Rows from a spatial reasoning dataset:
"""

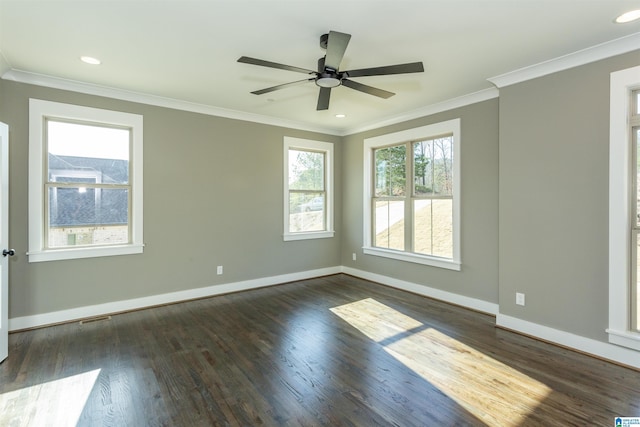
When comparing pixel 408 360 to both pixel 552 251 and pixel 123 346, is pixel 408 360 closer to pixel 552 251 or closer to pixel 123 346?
pixel 552 251

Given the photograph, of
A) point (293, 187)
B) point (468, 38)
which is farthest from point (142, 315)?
point (468, 38)

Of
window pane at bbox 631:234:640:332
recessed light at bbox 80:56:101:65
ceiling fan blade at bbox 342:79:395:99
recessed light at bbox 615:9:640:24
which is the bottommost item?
window pane at bbox 631:234:640:332

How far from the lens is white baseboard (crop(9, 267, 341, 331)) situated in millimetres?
3369

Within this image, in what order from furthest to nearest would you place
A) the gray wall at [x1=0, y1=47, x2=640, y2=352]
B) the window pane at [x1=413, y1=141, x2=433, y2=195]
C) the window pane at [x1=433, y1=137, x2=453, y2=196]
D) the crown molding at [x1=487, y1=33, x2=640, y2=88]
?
1. the window pane at [x1=413, y1=141, x2=433, y2=195]
2. the window pane at [x1=433, y1=137, x2=453, y2=196]
3. the gray wall at [x1=0, y1=47, x2=640, y2=352]
4. the crown molding at [x1=487, y1=33, x2=640, y2=88]

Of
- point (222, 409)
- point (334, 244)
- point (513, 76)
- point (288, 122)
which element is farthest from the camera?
point (334, 244)

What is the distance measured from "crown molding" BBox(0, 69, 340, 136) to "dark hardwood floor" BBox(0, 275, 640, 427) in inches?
106

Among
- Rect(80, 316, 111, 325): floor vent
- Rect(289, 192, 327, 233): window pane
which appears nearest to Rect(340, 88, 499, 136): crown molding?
Rect(289, 192, 327, 233): window pane

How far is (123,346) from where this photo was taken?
2.96m

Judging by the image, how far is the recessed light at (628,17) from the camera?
2.19 meters

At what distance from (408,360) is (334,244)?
11.1ft

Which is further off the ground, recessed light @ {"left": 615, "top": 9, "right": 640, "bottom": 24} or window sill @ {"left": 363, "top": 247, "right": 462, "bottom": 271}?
recessed light @ {"left": 615, "top": 9, "right": 640, "bottom": 24}

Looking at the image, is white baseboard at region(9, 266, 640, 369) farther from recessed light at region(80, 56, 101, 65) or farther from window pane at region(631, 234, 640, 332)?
recessed light at region(80, 56, 101, 65)

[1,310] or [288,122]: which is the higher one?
[288,122]

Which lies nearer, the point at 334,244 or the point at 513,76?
the point at 513,76
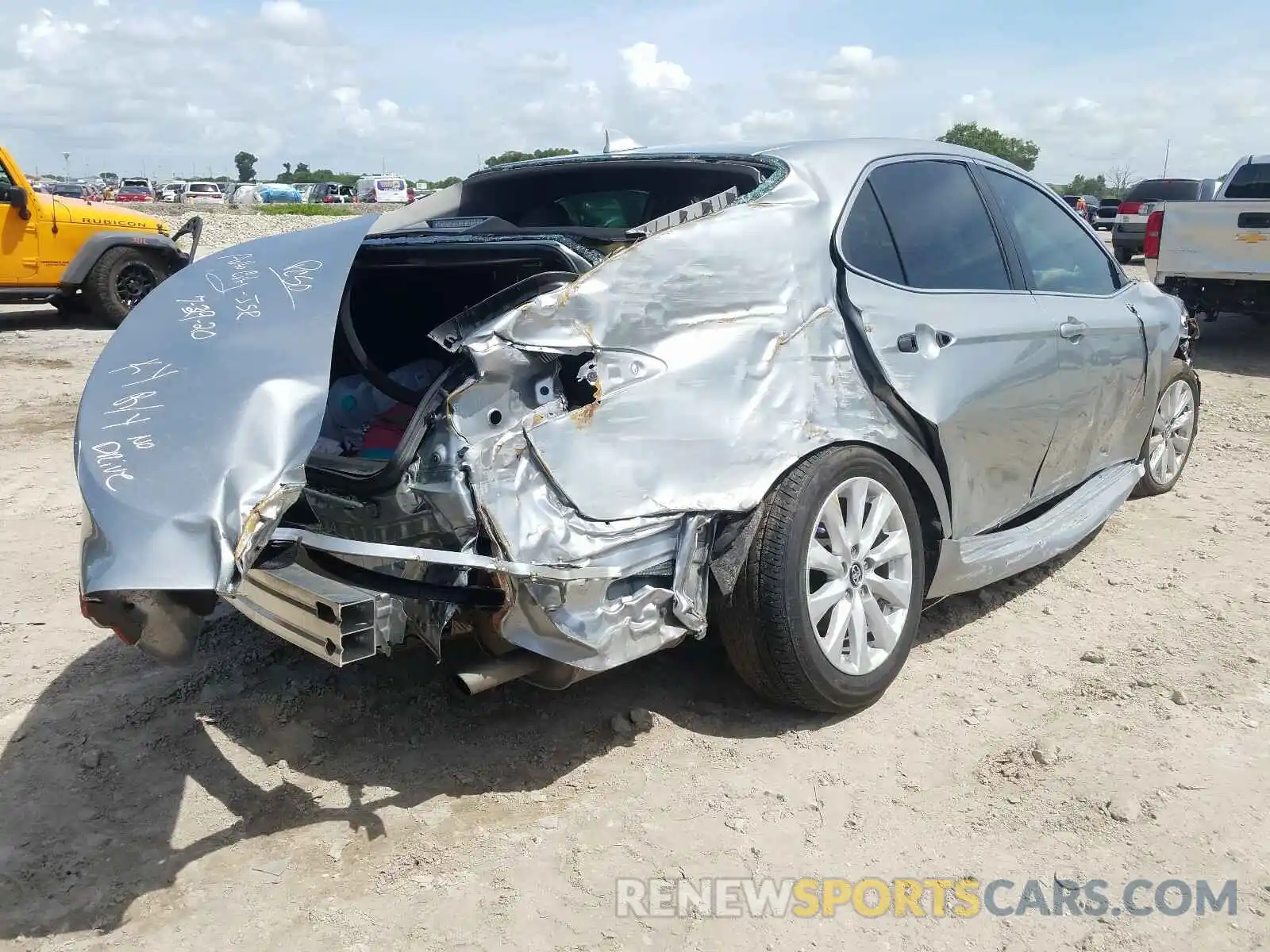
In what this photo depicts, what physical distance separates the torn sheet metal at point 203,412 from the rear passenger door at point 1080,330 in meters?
2.66

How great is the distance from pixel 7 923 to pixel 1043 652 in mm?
3323

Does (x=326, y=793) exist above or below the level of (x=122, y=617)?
below

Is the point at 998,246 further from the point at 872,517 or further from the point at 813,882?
the point at 813,882

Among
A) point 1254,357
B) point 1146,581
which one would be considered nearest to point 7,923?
point 1146,581

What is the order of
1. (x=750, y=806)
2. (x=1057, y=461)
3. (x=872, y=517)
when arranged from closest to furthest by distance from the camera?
(x=750, y=806) < (x=872, y=517) < (x=1057, y=461)

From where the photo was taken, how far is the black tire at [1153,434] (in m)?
5.21

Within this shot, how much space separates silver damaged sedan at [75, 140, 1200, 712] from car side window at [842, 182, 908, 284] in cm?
1

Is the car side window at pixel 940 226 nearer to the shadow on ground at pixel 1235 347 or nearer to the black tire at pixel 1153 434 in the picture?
the black tire at pixel 1153 434

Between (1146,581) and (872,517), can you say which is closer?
(872,517)

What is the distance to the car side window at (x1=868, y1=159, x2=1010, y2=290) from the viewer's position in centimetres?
349

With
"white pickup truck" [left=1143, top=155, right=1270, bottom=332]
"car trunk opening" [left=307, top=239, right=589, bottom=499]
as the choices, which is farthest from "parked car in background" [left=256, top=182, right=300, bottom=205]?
"car trunk opening" [left=307, top=239, right=589, bottom=499]

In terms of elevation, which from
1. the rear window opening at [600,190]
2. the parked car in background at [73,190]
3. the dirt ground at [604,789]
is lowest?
the dirt ground at [604,789]

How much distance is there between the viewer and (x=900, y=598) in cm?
329

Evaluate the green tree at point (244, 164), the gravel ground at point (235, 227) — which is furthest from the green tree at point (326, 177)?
the gravel ground at point (235, 227)
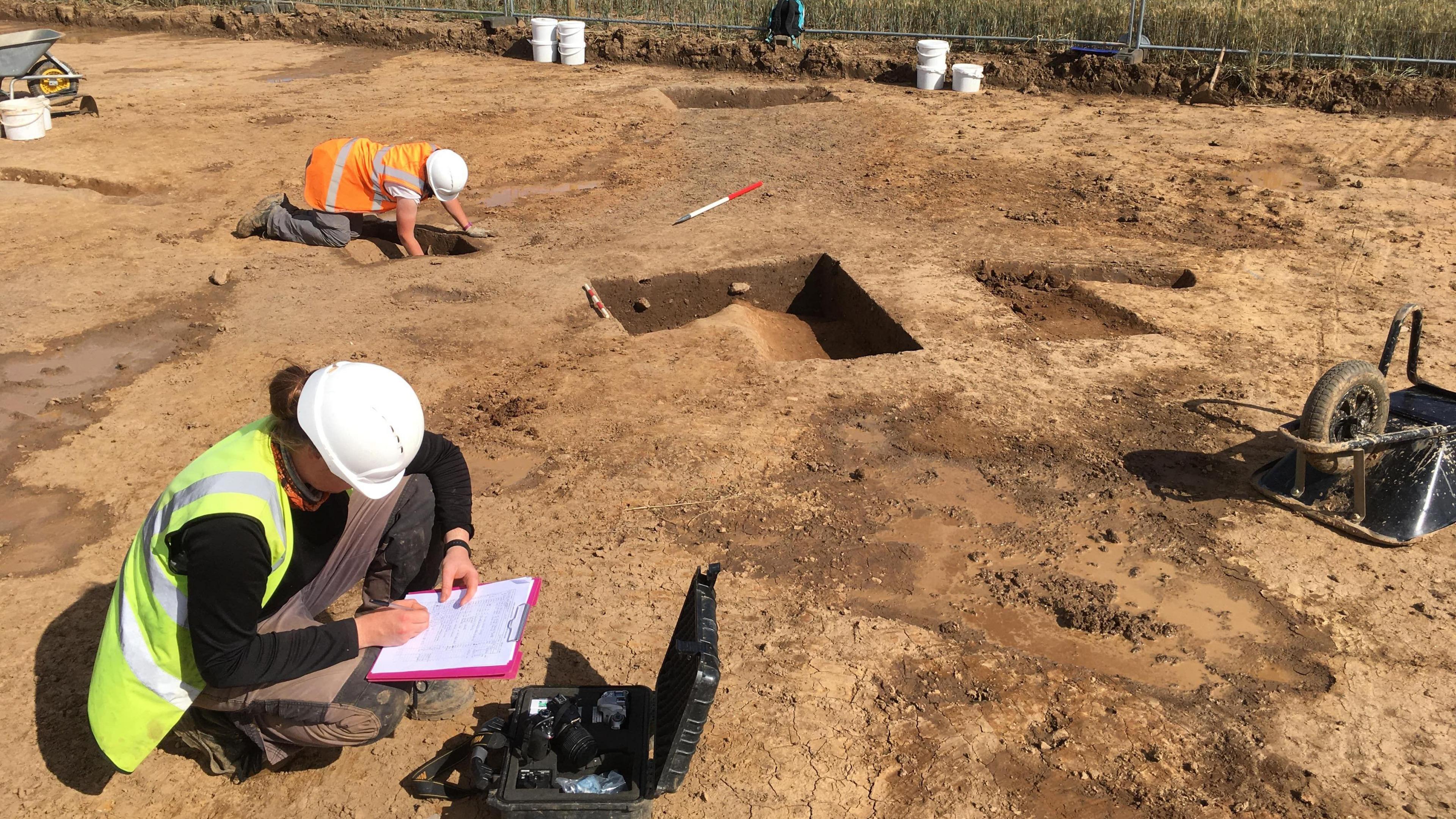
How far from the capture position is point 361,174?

"""

AIM OF THE EXERCISE: Transcribe every line in the entries above, taking out only the images.

THE ANSWER:
When comparing pixel 408 360 to both pixel 552 251 and pixel 123 346, is pixel 408 360 closer to pixel 552 251 or closer to pixel 123 346?
pixel 552 251

Given the photograph, of
A) point (293, 187)
B) point (468, 38)
which is farthest from point (142, 315)?
point (468, 38)

Of
window pane at bbox 631:234:640:332
recessed light at bbox 80:56:101:65
ceiling fan blade at bbox 342:79:395:99
recessed light at bbox 615:9:640:24
which is the bottommost item?
window pane at bbox 631:234:640:332

How far from the lens is white baseboard (crop(9, 267, 341, 331)) situated in millimetres?
3369

Within this image, in what order from furthest to nearest would you place
A) the gray wall at [x1=0, y1=47, x2=640, y2=352]
B) the window pane at [x1=413, y1=141, x2=433, y2=195]
C) the window pane at [x1=433, y1=137, x2=453, y2=196]
D) the crown molding at [x1=487, y1=33, x2=640, y2=88]
?
1. the window pane at [x1=413, y1=141, x2=433, y2=195]
2. the window pane at [x1=433, y1=137, x2=453, y2=196]
3. the gray wall at [x1=0, y1=47, x2=640, y2=352]
4. the crown molding at [x1=487, y1=33, x2=640, y2=88]

Of
- point (222, 409)
- point (334, 244)
- point (513, 76)
- point (288, 122)
which element is farthest from the camera?
point (334, 244)

What is the distance measured from "crown molding" BBox(0, 69, 340, 136) to "dark hardwood floor" BBox(0, 275, 640, 427) in inches?
106

Among
- Rect(80, 316, 111, 325): floor vent
- Rect(289, 192, 327, 233): window pane
which appears nearest to Rect(340, 88, 499, 136): crown molding?
Rect(289, 192, 327, 233): window pane

How far is (123,346) from where this photo was taken?
2.96m

Judging by the image, how far is the recessed light at (628,17) from the camera?
2.19 meters

At what distance from (408,360) is (334,244)?
11.1ft

Which is further off the ground, recessed light @ {"left": 615, "top": 9, "right": 640, "bottom": 24} or window sill @ {"left": 363, "top": 247, "right": 462, "bottom": 271}?
recessed light @ {"left": 615, "top": 9, "right": 640, "bottom": 24}

Looking at the image, is white baseboard at region(9, 266, 640, 369) farther from recessed light at region(80, 56, 101, 65) or farther from window pane at region(631, 234, 640, 332)?
recessed light at region(80, 56, 101, 65)

[1,310] or [288,122]: which is the higher one?
[288,122]

Which lies nearer, the point at 334,244 or the point at 513,76?
the point at 513,76
In what this photo depicts, what physical distance separates the torn sheet metal at point 203,412 from the rear passenger door at point 1080,330 in meters?
2.66

How great is the distance from pixel 7 923 to pixel 1043 652 in mm?
3323

Does (x=326, y=793) exist above or below the level of (x=122, y=617)?
below

Is the point at 998,246 further from the point at 872,517 or further from the point at 813,882?
the point at 813,882

Among
A) point 1254,357
B) point 1146,581
which one would be considered nearest to point 7,923?
point 1146,581

What is the order of
1. (x=750, y=806)
2. (x=1057, y=461)
3. (x=872, y=517)
when arranged from closest to furthest by distance from the camera?
(x=750, y=806) < (x=872, y=517) < (x=1057, y=461)

From where the photo was taken, how far is the black tire at [1153,434] (in m)?
5.21

Within this shot, how much space separates silver damaged sedan at [75, 140, 1200, 712] from car side window at [842, 182, 908, 284] in cm?
1

Is the car side window at pixel 940 226 nearer to the shadow on ground at pixel 1235 347 or nearer to the black tire at pixel 1153 434 in the picture?
the black tire at pixel 1153 434

Between (1146,581) and (872,517), can you say which is closer?
(872,517)

What is the distance to the car side window at (x1=868, y1=159, x2=1010, y2=290) from the viewer's position in centimetres?
349

With
"white pickup truck" [left=1143, top=155, right=1270, bottom=332]
"car trunk opening" [left=307, top=239, right=589, bottom=499]
as the choices, which is farthest from "parked car in background" [left=256, top=182, right=300, bottom=205]?
"car trunk opening" [left=307, top=239, right=589, bottom=499]

In terms of elevation, which from
1. the rear window opening at [600,190]
2. the parked car in background at [73,190]
3. the dirt ground at [604,789]
is lowest?
the dirt ground at [604,789]

How much distance is there between the viewer and (x=900, y=598) in cm?
329

Evaluate the green tree at point (244, 164), the gravel ground at point (235, 227) — which is furthest from the green tree at point (326, 177)?
the gravel ground at point (235, 227)
How far from the capture position is point 361,174?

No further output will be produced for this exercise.